Written By: Nishant Parsad
Why ROE Isn’t as Useful as It Seems
Imagine standing in a marketplace, eyeing two stalls selling apples. One vendor claims their apples yield the juiciest bites (read: the highest return), while the other keeps a lower profile but offers excellent value for the price. Which do you choose? Investing based on Return on Equity (ROE) is often like going with the first vendor—tempting, but not always wise.
ROE is a widely celebrated metric for gauging profitability. Its formula is simple:
ROE = Net Profit After Tax (PAT) ÷ Shareholder’s Equity
While this ratio seems like a perfect way to measure how effectively a company generates profit from the money invested by its shareholders, it falls short in capturing the real picture—especially for stock market investors. In this article, we’ll unpack why ROE isn’t as reliable as it appears and explore better alternatives, like Earnings Yield (EY), that align with the realities of market investing.

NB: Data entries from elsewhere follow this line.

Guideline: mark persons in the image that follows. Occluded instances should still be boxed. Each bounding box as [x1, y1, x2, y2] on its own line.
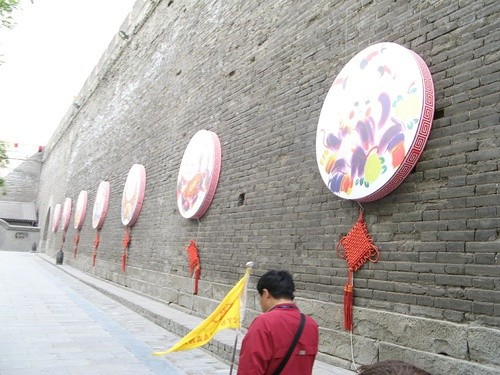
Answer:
[237, 270, 318, 375]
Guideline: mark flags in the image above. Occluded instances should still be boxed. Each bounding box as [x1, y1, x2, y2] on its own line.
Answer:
[152, 267, 252, 355]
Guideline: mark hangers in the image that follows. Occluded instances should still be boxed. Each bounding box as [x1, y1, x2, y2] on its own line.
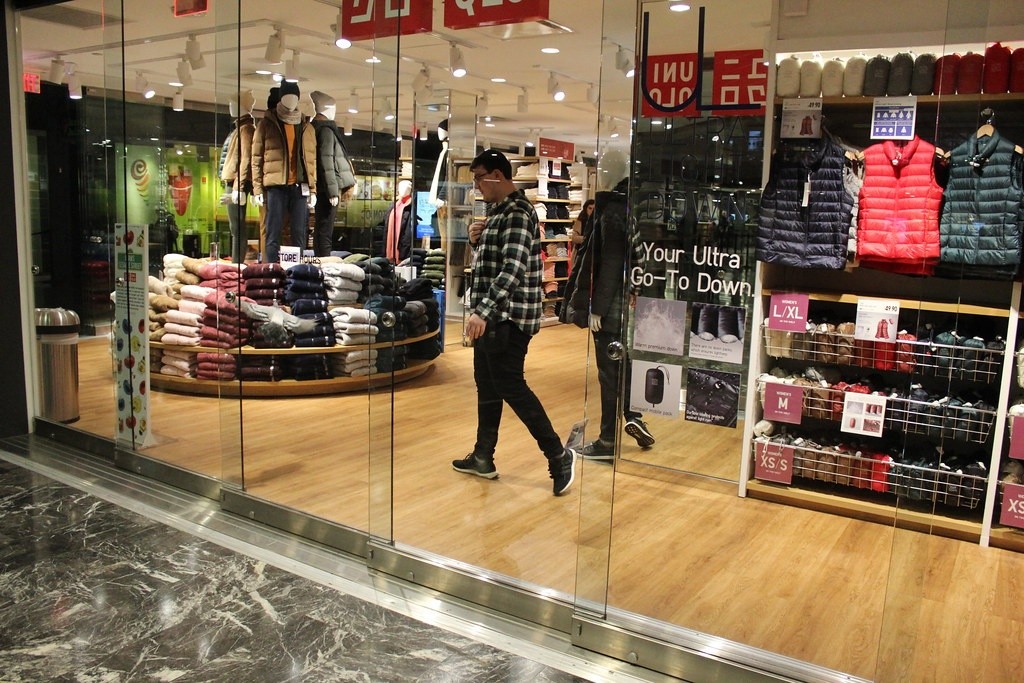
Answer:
[773, 115, 864, 161]
[943, 107, 1023, 158]
[858, 137, 945, 159]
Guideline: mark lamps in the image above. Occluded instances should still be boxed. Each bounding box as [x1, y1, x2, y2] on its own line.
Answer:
[475, 90, 488, 115]
[395, 128, 403, 141]
[549, 72, 566, 102]
[517, 87, 529, 113]
[382, 99, 394, 119]
[449, 40, 466, 77]
[616, 45, 635, 78]
[177, 56, 192, 85]
[49, 53, 66, 85]
[137, 73, 155, 100]
[331, 6, 352, 49]
[410, 62, 434, 105]
[67, 69, 82, 99]
[343, 117, 352, 136]
[608, 116, 618, 138]
[283, 49, 300, 83]
[186, 33, 205, 70]
[587, 83, 602, 109]
[347, 89, 360, 114]
[173, 86, 184, 111]
[266, 25, 284, 64]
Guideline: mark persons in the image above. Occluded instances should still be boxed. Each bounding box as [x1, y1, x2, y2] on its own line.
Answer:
[381, 180, 412, 264]
[219, 90, 254, 263]
[623, 361, 655, 447]
[451, 148, 577, 493]
[573, 199, 595, 246]
[430, 118, 448, 249]
[252, 80, 308, 261]
[557, 149, 629, 460]
[308, 90, 356, 257]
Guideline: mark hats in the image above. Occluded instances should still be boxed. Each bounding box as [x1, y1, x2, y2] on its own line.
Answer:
[279, 78, 300, 99]
[267, 86, 282, 109]
[310, 91, 335, 113]
[232, 91, 256, 113]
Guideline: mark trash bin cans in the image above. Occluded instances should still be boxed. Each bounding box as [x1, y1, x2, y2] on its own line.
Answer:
[36, 308, 82, 424]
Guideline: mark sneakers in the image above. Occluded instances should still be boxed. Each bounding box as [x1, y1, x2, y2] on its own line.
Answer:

ROE: The Basics and Why It Seems Useful
At first glance, ROE looks like an investor’s best friend. It measures how efficiently a company uses shareholder funds to generate profit. For instance:
- Company A: Shareholder Equity = ₹100 crore, PAT = ₹10 crore
- ROE = 10%
- Company B: Shareholder Equity = ₹100 crore, PAT = ₹20 crore
- ROE = 20%
Going by ROE alone, Company B seems to be the better performer. But here’s where things get tricky. ROE assumes that all investors bought the stock at its book value per share (BVPS)—the company’s equity divided by the number of shares. In reality, stock market investors rarely purchase shares at book value. They buy at market prices, which fluctuate based on demand, industry trends, and growth prospects.
The Problem with ROE in the Stock Market
A. ROE Doesn’t Reflect Market Price
Imagine you’re buying Company B’s stock. While its ROE is 20%, the market price of its shares has climbed to ₹20, double its BVPS of ₹10. This means you’re effectively paying ₹20 for ₹2 in earnings (EPS), leaving you with a real return of 10% (₹2 ÷ ₹20).